I’ve met with investors and VCs (venture capitalists) already and I’ve been told, “no,” or “come back, sounds great, come see me when you’re further along.” You just have to keep going, even though you don’t have a dime. You just have to do what you have to do to keep moving forward.
Are there any moments so far in the startup of this business that stand out as particular achievements or breakthroughs?
Being in the lab and realizing, “It works, oh my god, it works!” We were waiting for the results to pop up on the screen and we’re tense and we’re nervous and the results come up and we see that the cells are being sorted and we can count them and, oh my goodness, it’s at 88 percent accuracy, and we’re getting results. That was amazing.
Over the last year we had had a good feeling that it was working, but we weren’t able to statistically prove it yet. In science, you have to prove with statistics that it’s working, And the statistics came back and the numbers said it works and so we were able to prove it.
The students and I wrote a manuscript about it and we’re in the process of submitting the manuscript for publication, so that’s really cool.

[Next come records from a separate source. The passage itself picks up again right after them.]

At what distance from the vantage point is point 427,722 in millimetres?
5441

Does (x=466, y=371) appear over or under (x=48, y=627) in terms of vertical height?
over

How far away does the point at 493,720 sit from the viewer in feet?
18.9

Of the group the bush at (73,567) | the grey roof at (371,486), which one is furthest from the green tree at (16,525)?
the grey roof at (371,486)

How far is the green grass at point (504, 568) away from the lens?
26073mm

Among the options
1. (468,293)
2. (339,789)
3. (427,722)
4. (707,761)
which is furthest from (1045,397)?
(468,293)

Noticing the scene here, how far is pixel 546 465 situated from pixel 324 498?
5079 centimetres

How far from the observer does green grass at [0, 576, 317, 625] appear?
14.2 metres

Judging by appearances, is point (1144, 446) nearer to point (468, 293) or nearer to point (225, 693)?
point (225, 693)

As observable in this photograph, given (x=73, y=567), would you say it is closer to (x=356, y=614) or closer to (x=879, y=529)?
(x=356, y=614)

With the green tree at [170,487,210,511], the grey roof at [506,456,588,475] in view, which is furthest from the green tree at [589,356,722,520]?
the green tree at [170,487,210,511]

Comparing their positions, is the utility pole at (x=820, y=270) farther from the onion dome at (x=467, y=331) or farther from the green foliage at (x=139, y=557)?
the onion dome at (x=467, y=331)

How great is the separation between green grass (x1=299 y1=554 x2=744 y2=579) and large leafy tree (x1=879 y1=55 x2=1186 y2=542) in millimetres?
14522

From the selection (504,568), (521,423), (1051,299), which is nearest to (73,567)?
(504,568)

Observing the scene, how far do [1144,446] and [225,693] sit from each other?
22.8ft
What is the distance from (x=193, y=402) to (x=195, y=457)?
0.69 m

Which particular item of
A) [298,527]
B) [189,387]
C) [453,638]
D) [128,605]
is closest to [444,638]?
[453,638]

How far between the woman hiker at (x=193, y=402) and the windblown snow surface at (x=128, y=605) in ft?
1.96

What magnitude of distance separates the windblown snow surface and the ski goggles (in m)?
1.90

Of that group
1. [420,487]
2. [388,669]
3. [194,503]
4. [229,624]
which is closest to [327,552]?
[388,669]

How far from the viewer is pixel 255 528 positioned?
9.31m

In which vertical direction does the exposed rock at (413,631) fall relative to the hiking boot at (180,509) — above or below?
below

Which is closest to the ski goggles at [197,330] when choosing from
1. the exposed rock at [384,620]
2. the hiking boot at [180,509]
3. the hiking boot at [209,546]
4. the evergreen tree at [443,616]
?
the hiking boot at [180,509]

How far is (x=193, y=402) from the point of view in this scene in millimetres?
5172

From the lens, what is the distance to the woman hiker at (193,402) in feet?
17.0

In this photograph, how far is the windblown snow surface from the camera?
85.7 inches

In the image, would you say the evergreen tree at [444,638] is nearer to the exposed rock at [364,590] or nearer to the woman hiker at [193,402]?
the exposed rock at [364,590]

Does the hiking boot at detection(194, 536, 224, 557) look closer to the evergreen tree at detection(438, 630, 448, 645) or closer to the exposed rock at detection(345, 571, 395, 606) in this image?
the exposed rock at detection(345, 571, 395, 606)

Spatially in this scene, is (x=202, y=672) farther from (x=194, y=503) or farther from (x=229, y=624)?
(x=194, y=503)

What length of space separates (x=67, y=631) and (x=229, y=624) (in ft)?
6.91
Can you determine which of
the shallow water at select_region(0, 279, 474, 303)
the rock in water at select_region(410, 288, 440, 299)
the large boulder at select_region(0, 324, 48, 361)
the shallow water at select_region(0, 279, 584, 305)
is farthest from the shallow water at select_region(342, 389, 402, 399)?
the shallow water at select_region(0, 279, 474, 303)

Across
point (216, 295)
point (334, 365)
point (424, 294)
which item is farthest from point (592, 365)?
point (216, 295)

But that goes in tandem with the provisional patent obtained with the money I got from the Farnsworth Fund, which has also been a great experience. To submit the data from what happened with the technology, I had to have a provisional patent in place to protect the intellectual property, the SmartMed concept.
What do you like about entrepreneurship?
Because I’m also an educator, I love seeing the ideas come about. More than just being an educator and an innovator, I love seeing like, just the lights go on in my students’ eyes. So, I get to talk about my entrepreneurial experiences and I get to see their light bulbs go on. Hopefully on my epithet when I die it will say she was a great teacher and she helped us.
So, if I’m able to create a medical device that helps people and my students get motivated because they’ve been a part of something and they create medical devices, that’s what I love about being an entrepreneur, is making it and also mentoring.
What is ahead for Blaire Biomedical?
I have a working prototype with 88 percent accuracy, but if I want to compete with the legacy devices that are in hospitals, of course I’d have to be over 99 percent accurate, so I’m working on the product development to get up to that level.
One of the most confounding things to me as a mom of a patient who’s chronically ill is that we do blood glucose tests at home and people have been doing that for decades. So why can’t we test our blood for other things?
I would love to be able to wrap up the research and development and secure a good portion of seed funding for Blaire Biomedical and I’d love to get a Series A offering done. But I am leaning toward licensing this for us as an exit. Now, that could be a year out; that could be three years out. But here’s the goal: I am highly motivated to see the device hit the market space. People need it.
If you think, “alright, how can we really make an impact on the world, not just here in the U.S. or first world nations, but in developing nations, the big impact, big picture, which is a long way off maybe, but hopefully not too far away,” will it be a robust medical device that could be in the pocket of physicians in the Physicians Without Boarders medical relief nonprofit?
So, they’re somewhere in war-torn Syria, for example, and they pull out a case and they have a bunch of these little cartridges and in real time they’re able to test people’s blood.